Moving straight on to the main course (there was no interval), Rattle made it clear that he was going to serve up Bruckner’s grandest – and arguably greatest – symphony as lean and low fat. The tempos for the outer movements were swift, the textures clean, the opening movement an Allegro certainly less moderato than on many famous a Berlin recording. Its opening statement was imbued with an almost Haydnesque fleetness, and some of the wind passages later achieved a sort of Ländler-like jollity.

The Scherzo continued in the same vein, swift and sinewy, while the Cossacks seemed to ride in at the start of the finale on the paciest of thoroughbreds. Rattle allowed himself more time in the Adagio, in which he demonstrated considerable skill in tracing the movement’s long-scale trajectory, a grand sense of legato tying it all together.

This was a beautifully shaped and realised account of the score. But I couldn’t dispel niggling doubts about Rattle’s approach to this composer. There were still occasional hints of the fussiness that can mar the conductor’s work. The pointed semi-staccato of the earthy string chords after the Adagio’s big climax felt imposed, as did the super-hush he would occasionally insist on. The Trio, too, seemed over-romanticised.
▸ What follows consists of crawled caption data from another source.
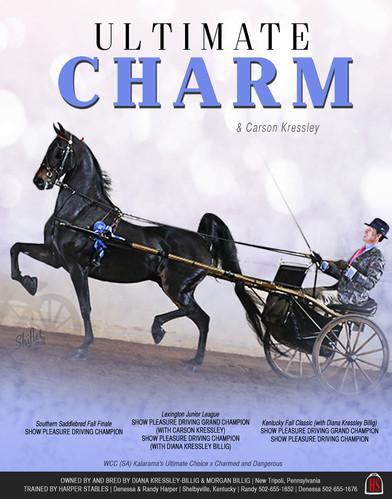 Harper_Kressley_Ultimate_Charm_Oct_2020.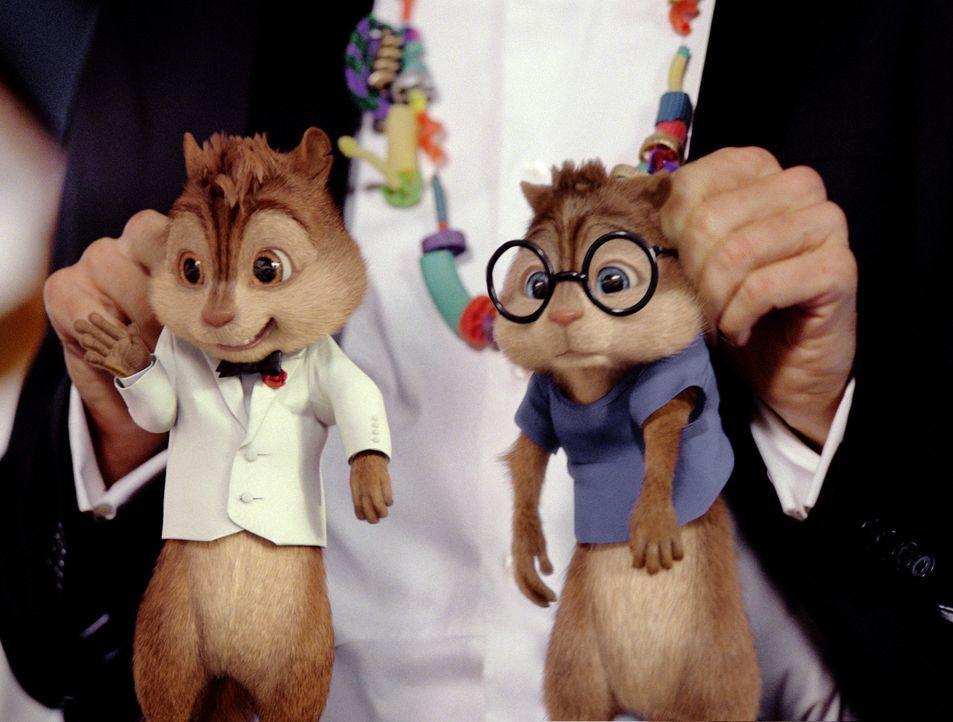 Alvin (l.), Simon (r.) und Theodore machen Urlaub auf einem Luxuskreuzer und verwandeln die Decks in ihren persönlichen Spielplatz. Doch dann erlei... - Bildquelle: 2011 Twentieth Century Fox Film Corporation. All rights reserved.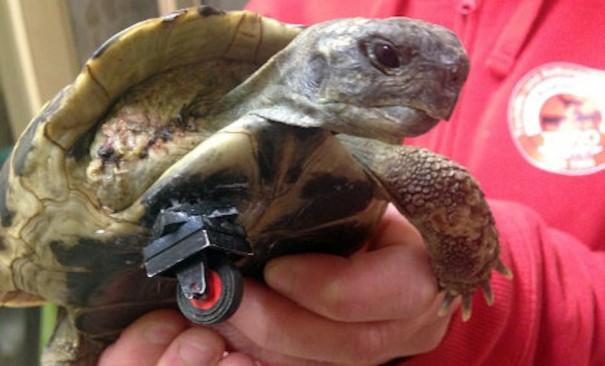 tortue-roue-lego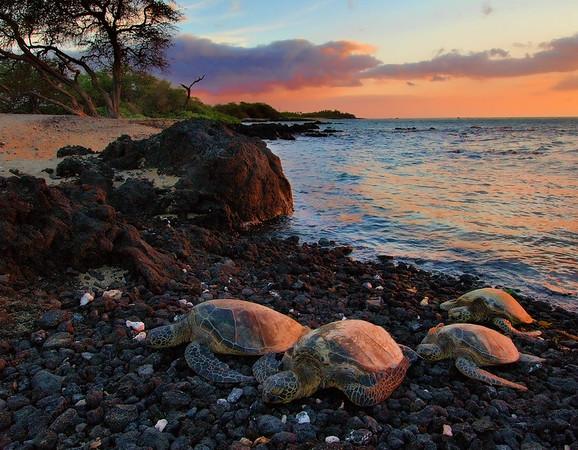 Turtles at Sunset - Big Island - Hawaii - July 2009
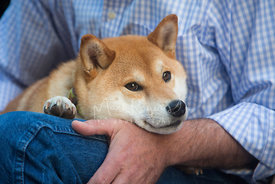 Red and White Shiba Inu Dog Resting on Mans Arm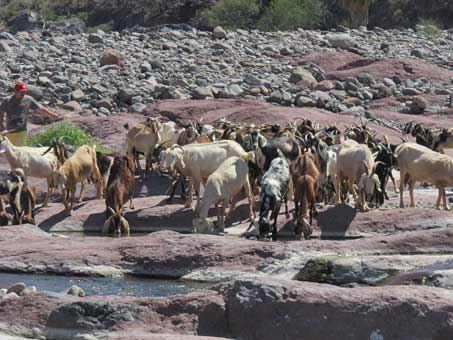 Goats drinking from river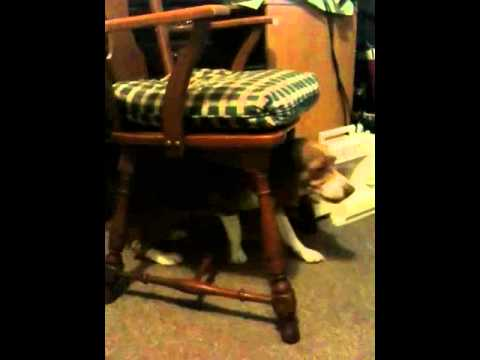 Charmant Dog Scratching His Back With A Chair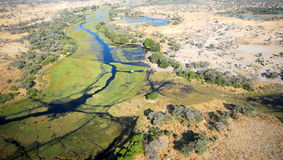 The african Delta. In Botswana shot from a light plane Royalty Free Stock Photos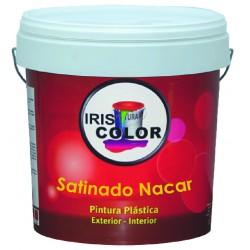 Pintura Plastica satinada NACAR 14LT
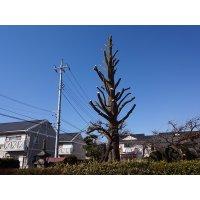 銀杏の木(枝落とし剪定)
The speeds made musical sense, and helped underline internal logic. But it was at the expense of the sense of patience that defines the greatest Bruckner performances, an impression emphasised, particularly in the opening movement, by the occasional speeding up. Here and in the finale I missed a sense of taking time to explore and express what lies deep behind the notes on the page, of harnessing the steady inexorable progress of the music’s undercurrents.

Throughout the whole performance, though, the playing was often sensationally good: the cushioned glow of the Wagner tubas against the shimmering strings in the Adagio, for example, the long lines of the wind, an incisive steely glint to the trumpet. Stefan Dohr offered the playing of one’s dreams in the horn solos. Certainly there are few orchestras one would rather here in this repertoire. I’m less sure, though, whether they and their Artistic Director currently offer the very best recipe for Brucknerian success.